### Instructions for the task:
Copy each line from the records below in which the word "burst" is found.

Items from a data source:

== Segment start ==

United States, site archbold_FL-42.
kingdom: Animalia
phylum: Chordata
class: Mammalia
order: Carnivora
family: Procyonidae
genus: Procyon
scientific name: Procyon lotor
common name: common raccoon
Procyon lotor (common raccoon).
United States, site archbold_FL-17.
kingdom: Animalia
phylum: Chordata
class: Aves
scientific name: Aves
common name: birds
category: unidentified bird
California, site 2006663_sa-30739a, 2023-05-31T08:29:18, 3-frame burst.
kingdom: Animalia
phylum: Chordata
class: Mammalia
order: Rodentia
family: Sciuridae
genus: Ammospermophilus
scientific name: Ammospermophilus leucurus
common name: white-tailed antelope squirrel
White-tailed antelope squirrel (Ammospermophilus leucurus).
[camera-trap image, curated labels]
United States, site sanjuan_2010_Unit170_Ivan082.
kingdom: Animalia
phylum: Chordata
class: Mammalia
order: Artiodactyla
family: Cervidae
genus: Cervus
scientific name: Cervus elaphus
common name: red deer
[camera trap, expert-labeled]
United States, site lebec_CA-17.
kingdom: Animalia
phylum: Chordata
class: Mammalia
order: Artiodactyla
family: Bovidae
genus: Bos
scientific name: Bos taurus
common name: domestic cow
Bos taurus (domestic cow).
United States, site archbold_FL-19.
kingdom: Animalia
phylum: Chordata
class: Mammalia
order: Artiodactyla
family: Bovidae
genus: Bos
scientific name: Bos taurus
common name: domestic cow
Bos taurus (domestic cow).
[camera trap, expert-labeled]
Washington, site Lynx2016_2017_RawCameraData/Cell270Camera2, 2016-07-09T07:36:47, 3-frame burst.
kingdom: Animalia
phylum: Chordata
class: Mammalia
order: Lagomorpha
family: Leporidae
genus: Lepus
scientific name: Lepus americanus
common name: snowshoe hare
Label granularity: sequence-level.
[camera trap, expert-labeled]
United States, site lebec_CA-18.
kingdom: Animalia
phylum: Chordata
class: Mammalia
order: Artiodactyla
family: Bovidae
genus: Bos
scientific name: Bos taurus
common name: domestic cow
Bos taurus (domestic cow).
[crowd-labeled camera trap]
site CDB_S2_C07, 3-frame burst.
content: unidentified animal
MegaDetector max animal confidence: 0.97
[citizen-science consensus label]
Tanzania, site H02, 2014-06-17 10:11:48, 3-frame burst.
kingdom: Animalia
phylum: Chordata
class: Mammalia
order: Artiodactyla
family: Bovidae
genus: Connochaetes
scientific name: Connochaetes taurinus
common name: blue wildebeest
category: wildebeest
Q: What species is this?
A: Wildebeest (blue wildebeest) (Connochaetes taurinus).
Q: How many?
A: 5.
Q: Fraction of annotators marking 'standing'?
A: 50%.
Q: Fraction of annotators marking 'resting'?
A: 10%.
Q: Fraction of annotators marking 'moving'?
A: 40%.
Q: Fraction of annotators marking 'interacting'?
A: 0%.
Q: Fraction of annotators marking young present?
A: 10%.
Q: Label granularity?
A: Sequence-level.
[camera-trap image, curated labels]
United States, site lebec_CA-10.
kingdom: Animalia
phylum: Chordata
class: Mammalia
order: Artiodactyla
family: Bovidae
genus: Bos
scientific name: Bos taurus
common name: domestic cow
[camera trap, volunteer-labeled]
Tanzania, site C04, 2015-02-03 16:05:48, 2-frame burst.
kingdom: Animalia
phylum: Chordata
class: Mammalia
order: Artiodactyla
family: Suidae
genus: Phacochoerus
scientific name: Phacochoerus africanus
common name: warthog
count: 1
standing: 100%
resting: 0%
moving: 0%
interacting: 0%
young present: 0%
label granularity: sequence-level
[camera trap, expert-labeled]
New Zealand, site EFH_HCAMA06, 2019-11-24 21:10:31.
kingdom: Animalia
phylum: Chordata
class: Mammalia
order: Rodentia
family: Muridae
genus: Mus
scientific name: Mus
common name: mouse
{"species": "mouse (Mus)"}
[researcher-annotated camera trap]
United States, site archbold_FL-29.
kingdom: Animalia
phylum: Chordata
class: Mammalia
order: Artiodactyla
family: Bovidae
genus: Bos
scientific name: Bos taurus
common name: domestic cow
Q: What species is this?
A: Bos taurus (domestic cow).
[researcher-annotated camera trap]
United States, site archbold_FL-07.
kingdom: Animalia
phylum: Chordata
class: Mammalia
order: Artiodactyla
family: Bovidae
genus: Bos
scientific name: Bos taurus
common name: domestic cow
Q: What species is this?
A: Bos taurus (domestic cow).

== Segment end ==

### Answer to the problem:
California, site 2006663_sa-30739a, 2023-05-31T08:29:18, 3-frame burst.
Washington, site Lynx2016_2017_RawCameraData/Cell270Camera2, 2016-07-09T07:36:47, 3-frame burst.
site CDB_S2_C07, 3-frame burst.
Tanzania, site H02, 2014-06-17 10:11:48, 3-frame burst.
Tanzania, site C04, 2015-02-03 16:05:48, 2-frame burst.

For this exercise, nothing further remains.